Floats and doubles cannot accurately represent the base 10 multiples that we use for money. This issue isn't just for Java, it's for any programming language that uses base 2 floating-point types.
This project uses BigDecimal for representing numbers. The disadvantage of BigDecimal is that it's slower and there are common pitfalls that developer should be aware of.
- Embrace eventual consistency: Synchronous systems rely on request/response semantics as in, we invoke a method or REST endpoint and expect a response. This project implements this approach due to original system requirements. Better approach would be to subscribe to a dedicated SSE or WebSocket endpoint which will emit all the events once they have been materialized. After all UI is just one type of projection, so build it same as any other projection! Further contributions of this project will aim to demonstrate this approach too.

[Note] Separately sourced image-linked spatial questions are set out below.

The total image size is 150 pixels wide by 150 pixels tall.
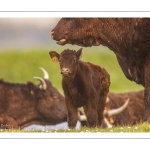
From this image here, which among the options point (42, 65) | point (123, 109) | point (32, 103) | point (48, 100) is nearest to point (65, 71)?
point (42, 65)

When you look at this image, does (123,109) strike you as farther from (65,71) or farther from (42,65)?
(65,71)

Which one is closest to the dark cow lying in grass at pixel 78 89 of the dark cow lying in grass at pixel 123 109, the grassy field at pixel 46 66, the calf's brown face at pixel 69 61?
the calf's brown face at pixel 69 61

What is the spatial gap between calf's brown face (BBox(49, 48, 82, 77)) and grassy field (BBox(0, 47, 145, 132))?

- Going to production: As you probably noticed this project stores all events in memory and its long way from being production ready. Sole purpose of this project is to educate. It may fool you that writing your own CQRS Reactive framework is easy. There are many things that CQRS framework should be able to handle which are not implemented in this project, like snapshots, persistent storage support, upcasting, event processors that allows you to replay events etc... If you are looking for production ready alternative, Axon Framework could be a good staring point. Axon Framework is feature rich framework that is available for years now witch established community and large number of extensions. It also supports variety of Event Stores and message brokers. If you need something more lightweight, another interesting reactive and function framework that you should take a look is FModel.
- Unit tests
- Integration tests
- Load test
Execute mvn clean install
to build project and generate protobuf classes.
Then execute mvn spring-boot:run
to run application, or use IDE of choice to run application as Spring Boot application.